In this simplified static setting, we’ve demonstrated the core concepts of the g-formula:

  1. Non-parametric approach: Direct standardization using the empirical distribution of confounders
  2. Parametric approach: Model-based estimation allowing for more complex relationships
  3. Clarification: Non-parametric G-Formula vs. Stratified Standardization: In this static setting with a binary confounder, the non-parametric g-formula is mathematically equivalent to what is often called stratified standardization in epidemiology.

Both involve computing \(E[Y \mid A = a, Z = z]\) within levels of \(Z\) and then weighting by the marginal distribution \(P(Z = z)\). The terminology differs by discipline—standardization emphasizes adjustment for confounding, while g-computation emphasizes potential outcomes under hypothetical interventions.
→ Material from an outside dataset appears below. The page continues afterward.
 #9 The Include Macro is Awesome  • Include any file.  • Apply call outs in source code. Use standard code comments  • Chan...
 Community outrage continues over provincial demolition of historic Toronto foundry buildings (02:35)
In essence, they are two interpretations of the same procedure.

Key Insights

The g-formula provides several advantages:

  • Handles confounding: Unlike crude comparisons, it adjusts for measured confounders
  • Interpretable: Estimates population-level causal effects under hypothetical interventions
  • Flexible: Can accommodate complex treatment regimes and multiple confounders
  • Generalizable: The parametric version can extrapolate beyond observed data combinations

When Methods Agree vs. Disagree

In our example, the non-parametric and parametric g-formula give similar results, suggesting our linear model is well-specified. When they disagree substantially, it often indicates:

  • Model misspecification in the parametric approach
  • Insufficient data for reliable non-parametric estimation
  • Complex non-linear relationships requiring more flexible models

Extensions

This static framework naturally extends to:

  • Multiple confounders: Simply expand the standardization
  • Continuous confounders: Use integration instead of summation
  • Machine learning: Replace simple regression with flexible algorithms
  • Longitudinal settings: Add time-varying confounders and treatments

References

Naimi, A. I., Cole, S. R., & Kennedy, E. H. (2017). An introduction to g methods. International Journal of Epidemiology, 46(2), 756-762.